Exercise objective: Identify each line below containing the string "standards" and copy it.

----- Records shown

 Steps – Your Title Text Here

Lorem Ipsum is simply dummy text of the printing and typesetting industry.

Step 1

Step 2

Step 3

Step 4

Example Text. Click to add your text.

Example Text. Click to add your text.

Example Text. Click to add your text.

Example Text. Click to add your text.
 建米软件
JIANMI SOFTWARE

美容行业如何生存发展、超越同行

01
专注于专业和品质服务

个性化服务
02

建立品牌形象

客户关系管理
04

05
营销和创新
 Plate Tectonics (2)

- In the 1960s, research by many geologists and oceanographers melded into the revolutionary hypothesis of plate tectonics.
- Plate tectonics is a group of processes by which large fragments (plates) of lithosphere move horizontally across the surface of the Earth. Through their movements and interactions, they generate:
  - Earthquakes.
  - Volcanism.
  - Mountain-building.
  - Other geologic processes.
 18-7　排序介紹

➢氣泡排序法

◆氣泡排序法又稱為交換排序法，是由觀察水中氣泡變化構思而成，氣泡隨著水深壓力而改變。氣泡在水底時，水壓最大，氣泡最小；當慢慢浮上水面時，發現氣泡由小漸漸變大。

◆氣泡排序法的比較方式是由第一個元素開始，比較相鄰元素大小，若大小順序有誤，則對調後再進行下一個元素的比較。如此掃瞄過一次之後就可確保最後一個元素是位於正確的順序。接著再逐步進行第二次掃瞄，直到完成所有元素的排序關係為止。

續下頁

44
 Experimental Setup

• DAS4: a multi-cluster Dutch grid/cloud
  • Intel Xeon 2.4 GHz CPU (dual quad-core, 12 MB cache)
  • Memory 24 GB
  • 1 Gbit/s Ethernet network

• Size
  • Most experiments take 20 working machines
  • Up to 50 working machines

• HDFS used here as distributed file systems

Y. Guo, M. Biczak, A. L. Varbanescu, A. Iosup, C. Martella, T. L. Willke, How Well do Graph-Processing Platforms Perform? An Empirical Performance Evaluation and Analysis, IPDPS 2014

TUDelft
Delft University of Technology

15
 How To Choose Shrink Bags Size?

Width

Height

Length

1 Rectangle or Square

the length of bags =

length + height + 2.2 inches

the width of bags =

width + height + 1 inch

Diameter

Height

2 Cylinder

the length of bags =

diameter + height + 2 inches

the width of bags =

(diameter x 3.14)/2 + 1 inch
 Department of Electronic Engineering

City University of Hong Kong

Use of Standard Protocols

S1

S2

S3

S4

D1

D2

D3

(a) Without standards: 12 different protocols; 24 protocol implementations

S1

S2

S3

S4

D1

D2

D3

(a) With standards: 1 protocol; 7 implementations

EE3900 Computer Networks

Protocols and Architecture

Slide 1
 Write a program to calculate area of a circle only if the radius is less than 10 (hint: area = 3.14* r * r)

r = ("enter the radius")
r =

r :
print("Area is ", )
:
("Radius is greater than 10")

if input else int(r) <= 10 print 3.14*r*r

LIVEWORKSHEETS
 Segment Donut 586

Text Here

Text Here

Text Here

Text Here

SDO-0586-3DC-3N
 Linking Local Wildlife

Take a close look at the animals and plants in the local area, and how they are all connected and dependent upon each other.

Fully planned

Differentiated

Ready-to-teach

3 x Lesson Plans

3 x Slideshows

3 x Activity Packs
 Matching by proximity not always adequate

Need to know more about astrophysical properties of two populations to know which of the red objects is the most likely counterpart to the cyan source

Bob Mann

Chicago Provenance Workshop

----------

Exercise response:
(a) Without standards: 12 different protocols; 24 protocol implementations
(a) With standards: 1 protocol; 7 implementations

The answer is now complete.